▶ **TEXT SHOWN**:
- - -

1975–76 Southern Africa Tour season
- Duration: 26 November 1975 – 15 February 1976
- Number of official events: 9
- Most wins: Dale Hayes (3) Allan Henning (3)
- Order of Merit: Allan Henning

= 1975–76 Southern Africa Tour =

Golf tour season

The 1975–76 Southern Africa Tour was the fifth season of the Southern Africa Tour, the main professional golf tour in South Africa since it was formed in 1971.

==Season outline==
The season was dominated by Dale Hayes and Allan Henning who won the majority of the events. Hayes started the season well, winning the first two events. However, Henning won the Datsun International and the NCR Western Province Open to close in on the Order of Merit race. Hayes won the flagship event, the BP South African Open, but Henning won the season's final event; the Rhodesian Dunlop Masters, to capture the Order of Merit honors.

The first tournament of the season was the Beck's PGA Championship at Wanderers Golf Club. Hayes shot a 62 (−8) in the third round which placed him in good position in the tournament. He described it as his best round ever. The round broke the course recorded by three shots. Hayes followed it up with a three-under-par 67 to defeat Henning, the solo runner-up, by six shots. Hayes won the following event, the Holiday Inns Open, as well, defeating John Fourie in a playoff.

Henning won the fourth official tournament of the season, the Datsun International, while Hayes finished runner-up. The next week, at the ICL International, Hayes and Henning finished joint runner-up, one behind England's Peter Townsend. Henning then won the next event, the NCR Western Province Open. In late January, Hayes tied John Fourie at the end of regulation play at the BP South African Open. Like earlier in the season, Hayes again defeated Fourie in a playoff. Henning, however, won the final event of the year, the Rhodesian Dunlop Masters. This assured that he secured the Order of Merit by a small margin over Hayes.

==Schedule==
The following table lists official events during the 1975–76 season.

- - -

▶ **RECORDED DATA**:

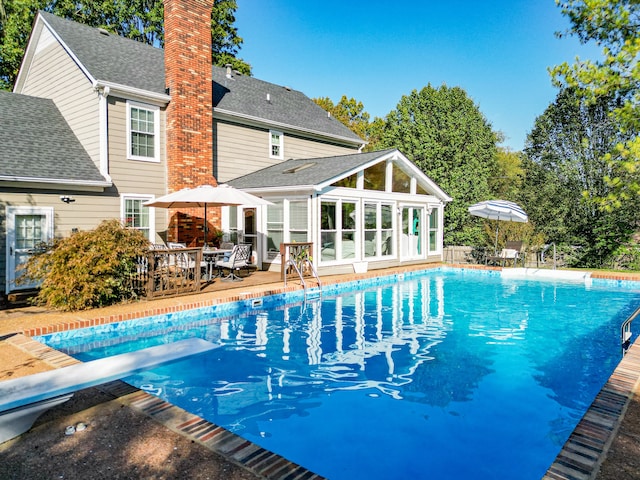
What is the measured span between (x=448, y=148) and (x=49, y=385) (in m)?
21.0

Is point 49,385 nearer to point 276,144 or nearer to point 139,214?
point 139,214

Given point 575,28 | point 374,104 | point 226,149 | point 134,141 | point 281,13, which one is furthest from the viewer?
point 374,104

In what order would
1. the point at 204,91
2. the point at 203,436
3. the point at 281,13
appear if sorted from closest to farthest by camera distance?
the point at 203,436
the point at 204,91
the point at 281,13

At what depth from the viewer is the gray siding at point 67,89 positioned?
1295 cm

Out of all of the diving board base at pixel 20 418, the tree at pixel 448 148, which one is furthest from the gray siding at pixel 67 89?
the tree at pixel 448 148

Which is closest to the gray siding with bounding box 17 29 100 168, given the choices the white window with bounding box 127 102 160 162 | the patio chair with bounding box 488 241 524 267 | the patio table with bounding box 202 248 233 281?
the white window with bounding box 127 102 160 162

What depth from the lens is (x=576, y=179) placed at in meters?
18.1

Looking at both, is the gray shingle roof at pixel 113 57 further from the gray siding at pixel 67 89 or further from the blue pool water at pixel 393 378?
the blue pool water at pixel 393 378

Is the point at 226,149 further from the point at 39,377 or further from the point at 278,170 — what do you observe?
the point at 39,377

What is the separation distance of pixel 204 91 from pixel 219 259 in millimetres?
5789

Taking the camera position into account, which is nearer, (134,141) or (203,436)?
(203,436)

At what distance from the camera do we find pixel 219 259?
13289mm

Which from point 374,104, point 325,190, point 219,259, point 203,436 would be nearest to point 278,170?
point 325,190

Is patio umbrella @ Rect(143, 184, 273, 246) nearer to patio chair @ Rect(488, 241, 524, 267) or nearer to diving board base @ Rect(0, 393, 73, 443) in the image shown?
diving board base @ Rect(0, 393, 73, 443)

- - -

▶ **WRITTEN REQUEST 1**:
Using the golf season text, answer these:
(a) How many official events did the season have?
(b) What score did Dale Hayes shoot in the third round of the Beck's PGA Championship?
(c) Who won the ICL International?
▶ **WRITTEN REQUEST 2**: From the golf season text, reproduce the passage between "The 1975–76 Southern" and "formed in 1971.", inclusive.

▶ **WRITTEN SOLUTION 1**:
(a) 9
(b) 62 (−8)
(c) Peter Townsend of England

▶ **WRITTEN SOLUTION 2**:
The 1975–76 Southern Africa Tour was the fifth season of the Southern Africa Tour, the main professional golf tour in South Africa since it was formed in 1971.